Nach der Wende kam heraus, das Honecker und die anderen DDR-Größen zwar sehr spießig, aber doch in einem gewissen Luxus lebten. Waren Sie überrascht?

Jahn: Nein. Vieles war bekannt, anderes ahnte man. Über die Privilegien der SED-Spitzen wurden Witze gemacht, es gab Empörung darüber, dass die Honeckers und Mielkes Wasser predigten und selbst Wein tranken. Zum Beispiel durch Fotos von Honecker auf der Jagd fühlten viele sich provoziert, weil die selbst ernannten Führer der Arbeiterklasse sich wie Bonzen aufführten. Und so wurden sie ja auch genannt.

Birgt die Persönlichkeit Honecker heute noch irgendwelche Geheimnisse?

Jahn: Über Honeckers Werdegang vom Chef der FDJ bis zum Generalsekretär der SED gibt es sicherlich noch vieles zu untersuchen. Besonders wichtig scheint mir eine Erforschung seines Bildes in der internationalen Wahrnehmung zu sein. Da wurde stets an vielen Legenden gestrickt, statt seine Rolle als Organisator des Mauerbaus und Verantwortlicher für die SED-Diktatur zu beleuchten.
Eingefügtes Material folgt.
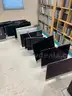 iPads, MacBook Air's, I Macs, and MacBook Pro's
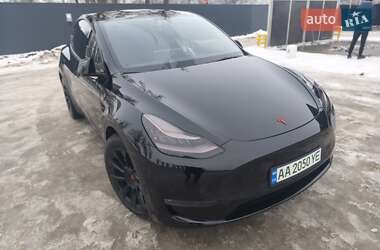 Позашляховик / Кросовер Tesla Model Y 2021 в Києві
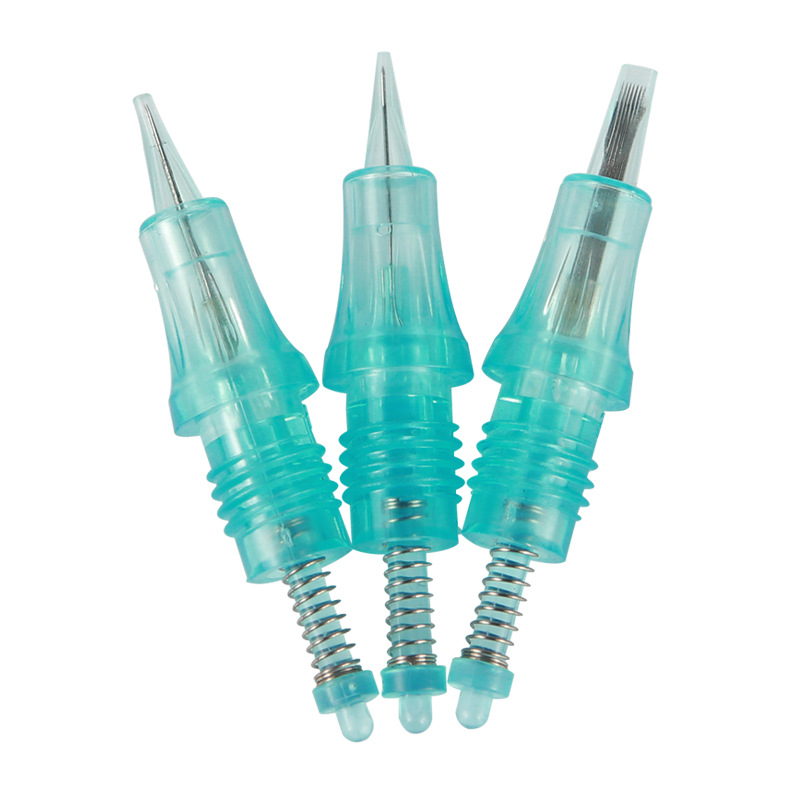 卡口螺口电动微针针头 纹绣纹眉孕睫孕唇祛痘纳米晶片电动微针头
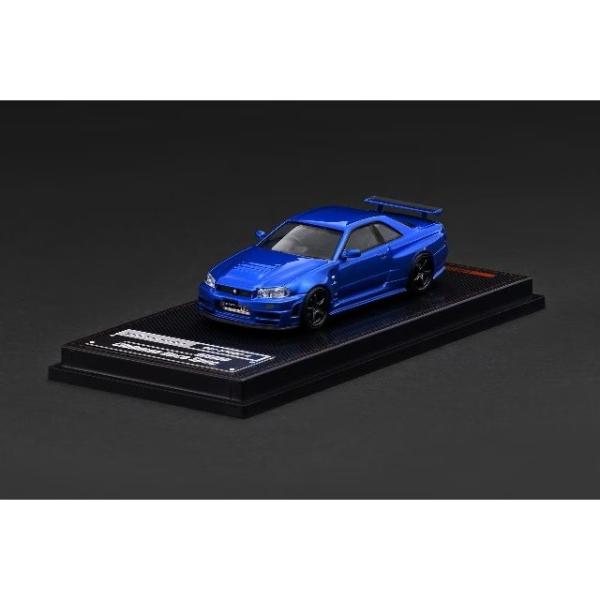 『予約安心発送』{MDL} 1/64 Nissan Skyline GT-R (BNR34) NIS...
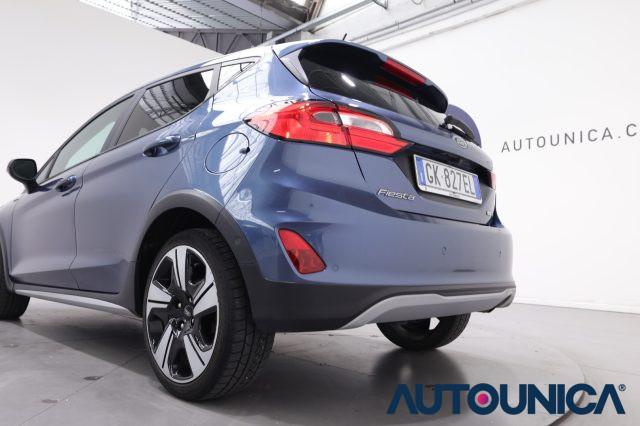 FORD Fiesta 1.0 ECOBOOST HYBRID 125 CV DCT 5 PORTE ACTIVE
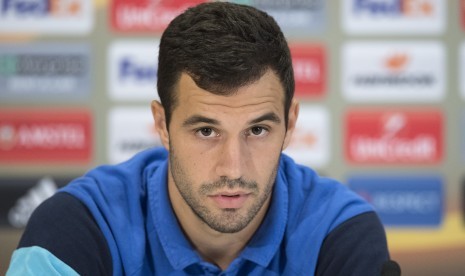 Pemain Crystal Palace, Luka Milivojevic.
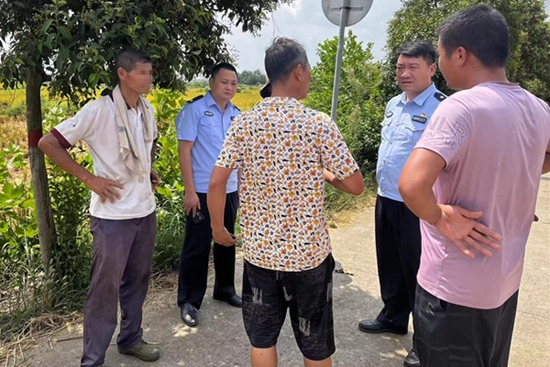 ​光山公安：主动作为暖民心 化解矛盾促和谐  全球速看料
Viele Menschen, vor allem Jugendliche, wissen heute - über 20 Jahre nach dem Mauerfall - wenig über Honecker und seinen Staat. Ist der Kampf gegen Legenden nicht bereits verloren?

Jahn: Nein. Wir alle sind herausgefordert, bei jungen Menschen Interesse für die deutsche Geschichte zu wecken. Je besser wir begreifen, wie Diktaturen funktionieren, desto besser können wir Demokratie gestalten.